→ **Brief**:
Render the records below as a numbered list with no blank lines, and leave the pictures out.

→ **Task inputs**:
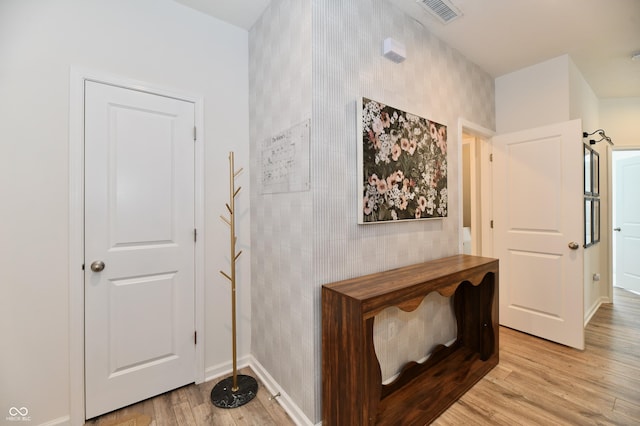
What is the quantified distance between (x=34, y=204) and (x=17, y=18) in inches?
41.1

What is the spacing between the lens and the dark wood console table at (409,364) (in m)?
1.34

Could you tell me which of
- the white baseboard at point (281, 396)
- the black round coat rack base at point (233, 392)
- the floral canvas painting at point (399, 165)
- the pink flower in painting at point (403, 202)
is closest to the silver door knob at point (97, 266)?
the black round coat rack base at point (233, 392)

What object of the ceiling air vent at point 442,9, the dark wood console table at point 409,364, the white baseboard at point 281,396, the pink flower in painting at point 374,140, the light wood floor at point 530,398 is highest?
the ceiling air vent at point 442,9

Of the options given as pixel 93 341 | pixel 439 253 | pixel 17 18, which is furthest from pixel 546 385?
pixel 17 18

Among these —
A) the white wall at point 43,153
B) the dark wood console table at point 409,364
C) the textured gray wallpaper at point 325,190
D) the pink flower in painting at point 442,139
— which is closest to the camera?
the dark wood console table at point 409,364

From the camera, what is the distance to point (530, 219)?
2750mm

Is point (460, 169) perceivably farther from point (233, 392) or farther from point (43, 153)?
point (43, 153)

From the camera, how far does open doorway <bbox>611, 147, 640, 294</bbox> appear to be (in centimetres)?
399

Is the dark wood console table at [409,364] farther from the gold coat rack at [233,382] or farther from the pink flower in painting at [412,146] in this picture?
the pink flower in painting at [412,146]

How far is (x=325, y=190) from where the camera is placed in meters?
1.58

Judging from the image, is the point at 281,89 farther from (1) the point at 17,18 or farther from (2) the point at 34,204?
(2) the point at 34,204

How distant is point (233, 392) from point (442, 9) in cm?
320

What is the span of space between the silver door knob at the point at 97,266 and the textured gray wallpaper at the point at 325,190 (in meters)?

→ **Final result**:
1. What is the quantified distance between (x=34, y=204) and (x=17, y=18) in inches?
2. 41.1
3. What is the spacing between the lens and the dark wood console table at (409,364) (in m)?
4. 1.34
5. Could you tell me which of
6. - the white baseboard at point (281, 396)
7. - the black round coat rack base at point (233, 392)
8. - the floral canvas painting at point (399, 165)
9. - the pink flower in painting at point (403, 202)
10. is closest to the silver door knob at point (97, 266)?
11. the black round coat rack base at point (233, 392)
12. What object of the ceiling air vent at point 442,9, the dark wood console table at point 409,364, the white baseboard at point 281,396, the pink flower in painting at point 374,140, the light wood floor at point 530,398 is highest?
13. the ceiling air vent at point 442,9
14. Of the options given as pixel 93 341 | pixel 439 253 | pixel 17 18, which is furthest from pixel 546 385?
15. pixel 17 18
16. Among these —
17. A) the white wall at point 43,153
18. B) the dark wood console table at point 409,364
19. C) the textured gray wallpaper at point 325,190
20. D) the pink flower in painting at point 442,139
21. — which is closest to the camera?
22. the dark wood console table at point 409,364
23. From the camera, what is the distance to point (530, 219)?
24. 2750mm
25. Is point (460, 169) perceivably farther from point (233, 392) or farther from point (43, 153)?
26. point (43, 153)
27. From the camera, how far does open doorway <bbox>611, 147, 640, 294</bbox> appear to be (in centimetres)?
28. 399
29. Is the dark wood console table at [409,364] farther from the gold coat rack at [233,382] or farther from the pink flower in painting at [412,146] in this picture?
30. the pink flower in painting at [412,146]
31. How far is (x=325, y=190) from where the camera is placed in meters?
32. 1.58
33. Judging from the image, is the point at 281,89 farther from (1) the point at 17,18 or farther from (2) the point at 34,204?
34. (2) the point at 34,204
35. How distant is point (233, 392) from point (442, 9) in cm?
36. 320
37. What is the span of space between the silver door knob at the point at 97,266 and the textured gray wallpaper at the point at 325,190 (in meters)?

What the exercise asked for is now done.